Roberts argues how the most generic theory in a quantum field theory framework without guiding principles would start with all combinations of interactions between the particles in the theory but that applying several guiding principles of sparsity will drastically reduce the algorithmic complexity.
He first discusses why AI is hard by considering all possible $n$-pixel images that take on two values (e.g., black or white), so that there are $2^n$ different images. 
If each of these images has one of two possible labels (e.g., cat/not-cat or spin-up/spin-down), then the images can be labeled $2^{2^n}$ ways. This is a really big number. If the labels don't correlate with image *features*, then you can't do better than memorizing images with their labels.

Roberts follows by discussing why physics is simple; these are the arguments that lead him to paraphrase Wigner.
In particular, he analyzes the degrees of freedom (dofs) within a QFT-like framework. When thinking about the associated counting of possible terms in the Hamiltonian, it is convenient to have the Ising model in mind as a concrete and familiar example (i.e., imagine a lattice of spins).
The starting point is a generic theory with all interactions between all spins; two at a time, three at a time, and so on. Generically the strength of the couplings for these interactions would all be different.
So is there are $N$ spins in the Ising model lattice, with no restriction on interactions, there will be $2^N$ possible independent interaction terms in the Hamiltonian. (I.e., a given spin is there or not in any term.) This Hamiltonian would have no predictive power because you would have to do every experiment to determine the interaction strengths, with no correlation between experiments to enable predictions.

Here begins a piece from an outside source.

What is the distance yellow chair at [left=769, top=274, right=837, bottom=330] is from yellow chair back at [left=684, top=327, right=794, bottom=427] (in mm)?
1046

The highest level of sparsity is to limit the number of degrees of freedom that contribute to any interaction; this is what we observe in nature. If the limit is $k$ degrees of freedom, with $k \ll N$, then the dominant term when summing interactions with $N\gg 1$ is

$$
   \binom{N}{k} \sim N^k/k! ,
$$

i.e., now the number of parameters is just polynomial in $N$. This is called *$k$-locality*. But this is too general still, because we also observe *spatial locality*: $N$ dofs interact only with neighbors (e.g., nearest or next-to-nearest). This mean in $d$ dimensions the number of parameters scales like the number of neighbors, meaning of order $Nd$.
Finally, we also observe *translational invariance*. This implies that the strength of any local interaction is the same everywhere (electric charge or the Ising model coupling). Now the number of parameters is order unity.

A summary of the sparsity counting of dofs is:

$$
 2^{\mathcal{O}(N)} \xrightarrow[\text{locality}]{k}
 \mathcal{O}(N^k) \xrightarrow[\text{locality}]{\text{spatial}}
 \mathcal{O}(N) \xrightarrow[\text{invariance}]{\text{translational}}
\mathcal{O}(1) .
$$

This is a spectacular reduction in the dofs!
A consequence is that we have structure to possible physics theories.
Sparsity enables us to learn physics and accounts for why physics can provide simple explanations for apparently complicated phenomena.

What does this imply about AI? Because machine learning *does* work, this implies that deep learning and the like will lead to sparse descriptions. We can try to use our a physics framework to organize that description.